How America Could End Up In An Unexpected War With China

Sunday, May 28, 2017
By Paul Martin

by Doug Bandow via The National Interest,
ZeroHedge.com
May 28, 2017

Three decades ago the People’s Republic of China was an economic backwater. Today the PRC sports the world’s second-largest economy. Shanghai most dramatically illustrates the country’s transformation. The city is filled with stylish office buildings, five-star hotels, luxury stores and foreign visitors.

Reflecting their success, the Chinese are increasingly confident as well. If not yet a great power, the PRC seems destined to eventually share global leadership with the United States. And its people know that.

Which means future U.S.-China relations could be rocky.

Ties turned confrontational under the Obama administration, which announced a “pivot” or “rebalance” to Asia. Washington officials unconvincingly claimed that the policy was not directed against Beijing. The Chinese may be many things, but they are not stupid.

Candidate Donald Trump sounded like he intended to pursue an even more truculent course, upgrading relations with Taiwan, launching a trade war, blockading Chinese possessions in the South China Sea and pressuring the PRC to “solve” the North Korea problem. But then came the bilateral summit and the president’s one-way love-fest with Chinese president Xi Jinping. All suddenly became sweet and light in Trumpland.

However, in the long-term the president’s pleasant words backed by an offer of unspecified trade concessions won’t go far in buffering relations between a unipower determined to preserve its dominance and a rising power equally determined to assert itself.

First, the Trump administration yielded Pacific economic leadership to the PRC. Beijing is likely to find new commercial opportunities, limiting Washington’s ability to do trade harm.

Second, nationalist passions are not easily cooled. The issue is not just a few obstreperous officials who don’t know their country’s proper place. The real challenge is posed by a population that believes in a much greater China.

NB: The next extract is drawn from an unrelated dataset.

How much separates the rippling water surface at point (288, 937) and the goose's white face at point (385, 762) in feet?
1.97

So far North Korea has dominated discussions between the two governments. Even if cooperative efforts fail, any damage to the bilateral relationship likely will be contained. At most, application of secondary sanctions against Chinese financial institutions would lead to economic turbulence, not military confrontation.

Territorial disputes throughout the Asian-Pacific region pose a far tougher test. The Philippines’ unpredictable Rodrigo Duterte has been sparring with Beijing over Scarborough Reef. Tokyo has refused to even acknowledge a dispute over the status of the Senkaku Islands. But that has not prevented China from using air and naval patrols to challenge Japan’s claim.